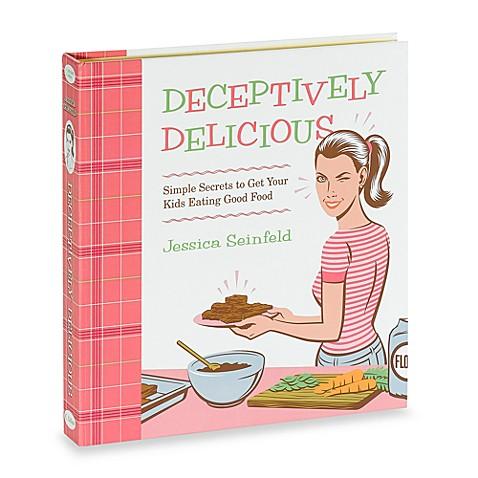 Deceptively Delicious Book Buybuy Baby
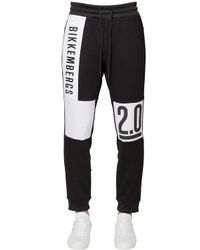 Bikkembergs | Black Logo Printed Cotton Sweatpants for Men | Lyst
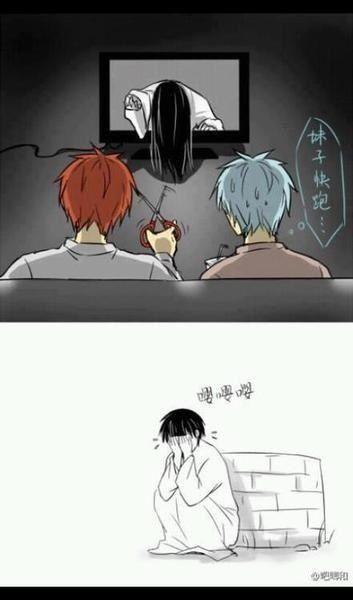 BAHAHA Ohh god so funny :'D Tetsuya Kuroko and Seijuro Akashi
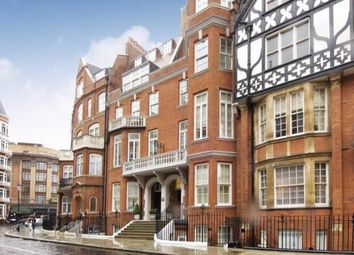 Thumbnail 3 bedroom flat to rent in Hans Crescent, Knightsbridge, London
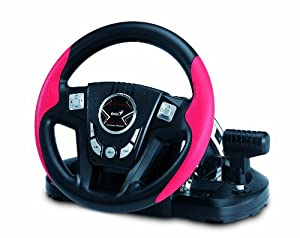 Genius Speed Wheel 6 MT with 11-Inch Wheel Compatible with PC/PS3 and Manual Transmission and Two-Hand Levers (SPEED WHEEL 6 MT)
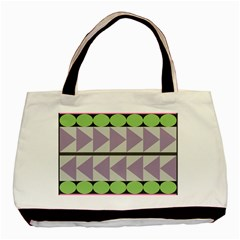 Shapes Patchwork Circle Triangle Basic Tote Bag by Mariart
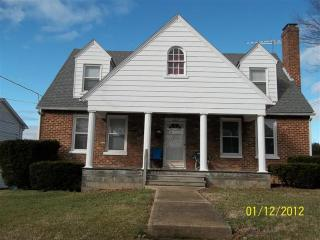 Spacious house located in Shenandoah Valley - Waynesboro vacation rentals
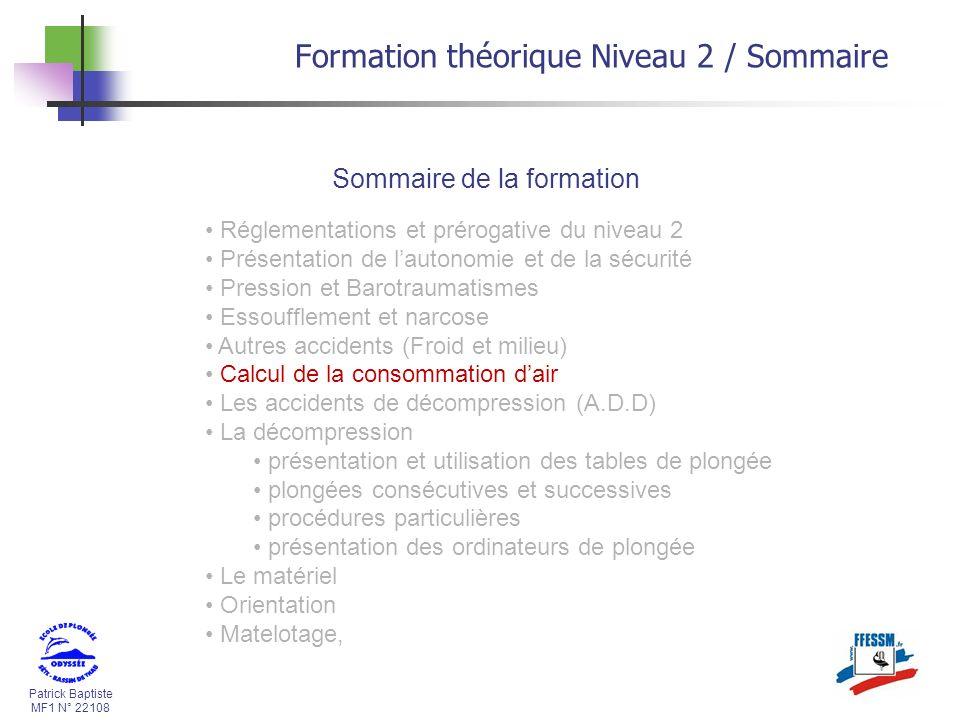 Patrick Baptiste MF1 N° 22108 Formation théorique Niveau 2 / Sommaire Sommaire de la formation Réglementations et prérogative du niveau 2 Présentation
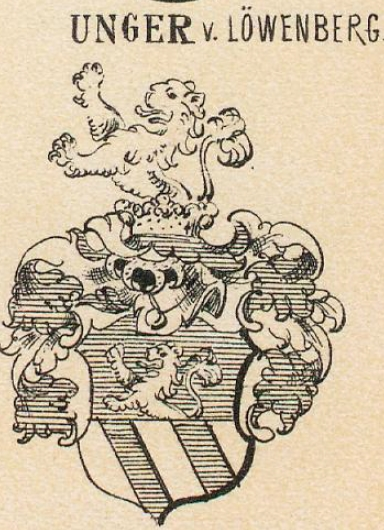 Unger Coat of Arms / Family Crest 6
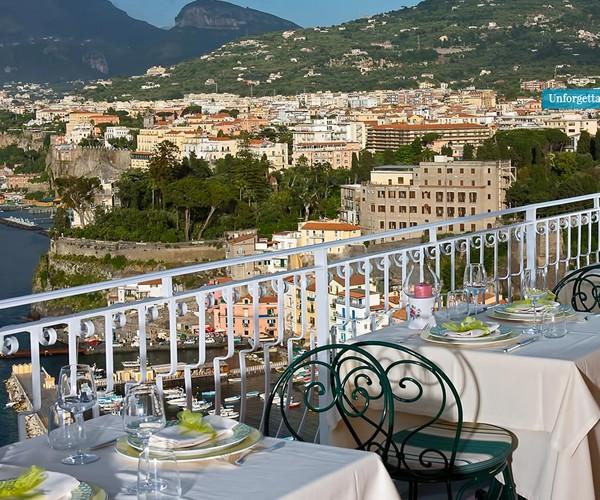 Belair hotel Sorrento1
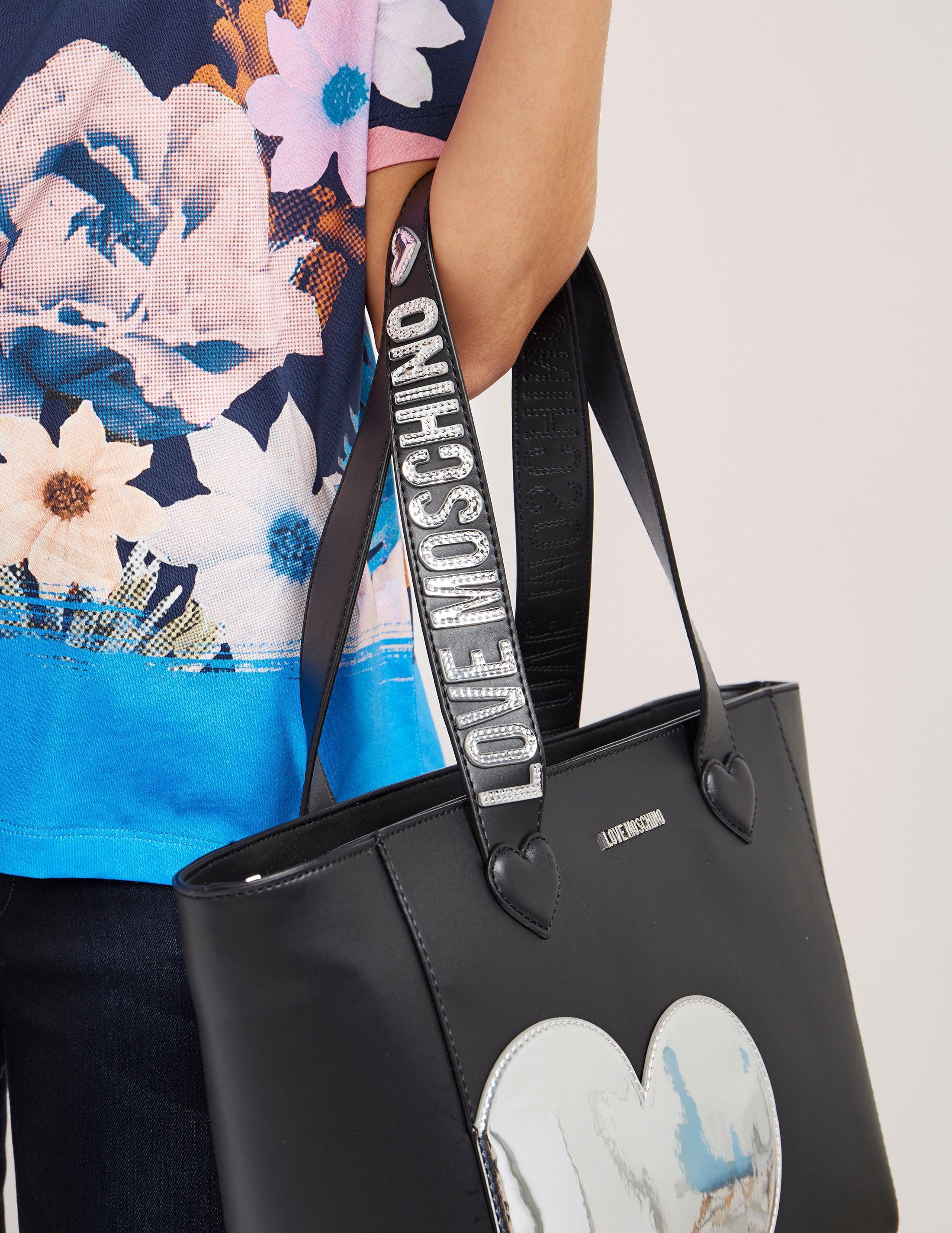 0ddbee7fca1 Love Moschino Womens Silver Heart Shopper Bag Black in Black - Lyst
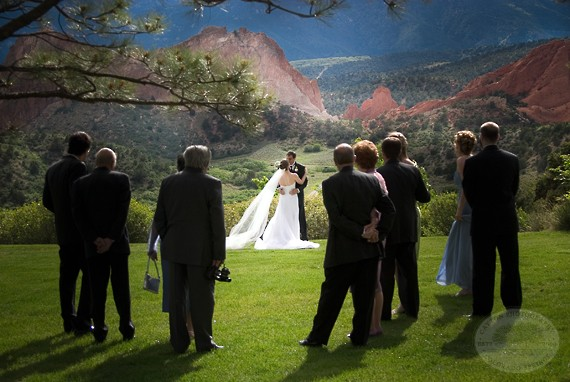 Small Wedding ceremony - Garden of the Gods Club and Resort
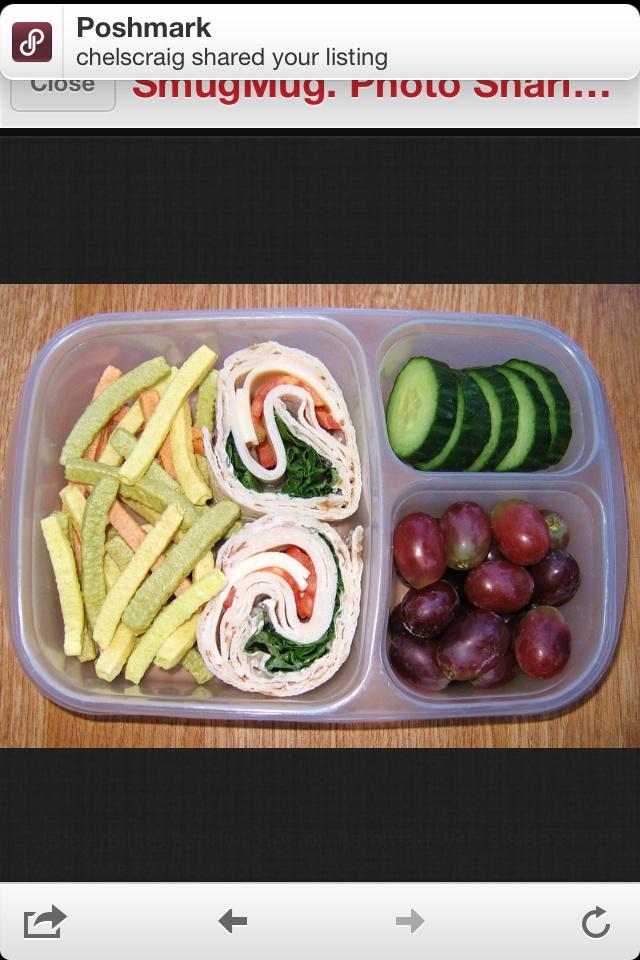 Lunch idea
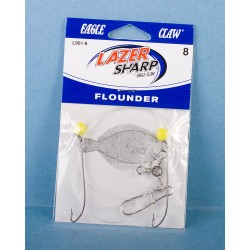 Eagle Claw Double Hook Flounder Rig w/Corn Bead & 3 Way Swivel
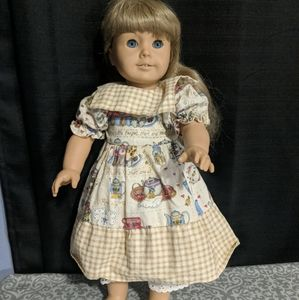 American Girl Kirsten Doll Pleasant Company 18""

···

Without including any picture, write out the material above verbatim.

* _Result_:
 Deceptively Delicious Book Buybuy Baby
 Bikkembergs | Black Logo Printed Cotton Sweatpants for Men | Lyst
 BAHAHA Ohh god so funny :'D Tetsuya Kuroko and Seijuro Akashi
 Thumbnail 3 bedroom flat to rent in Hans Crescent, Knightsbridge, London
 Genius Speed Wheel 6 MT with 11-Inch Wheel Compatible with PC/PS3 and Manual Transmission and Two-Hand Levers (SPEED WHEEL 6 MT)
 Shapes Patchwork Circle Triangle Basic Tote Bag by Mariart
 Spacious house located in Shenandoah Valley - Waynesboro vacation rentals
 Patrick Baptiste MF1 N° 22108 Formation théorique Niveau 2 / Sommaire Sommaire de la formation Réglementations et prérogative du niveau 2 Présentation
 Unger Coat of Arms / Family Crest 6
 Belair hotel Sorrento1
 0ddbee7fca1 Love Moschino Womens Silver Heart Shopper Bag Black in Black - Lyst
 Small Wedding ceremony - Garden of the Gods Club and Resort
 Lunch idea
 Eagle Claw Double Hook Flounder Rig w/Corn Bead & 3 Way Swivel
 American Girl Kirsten Doll Pleasant Company 18""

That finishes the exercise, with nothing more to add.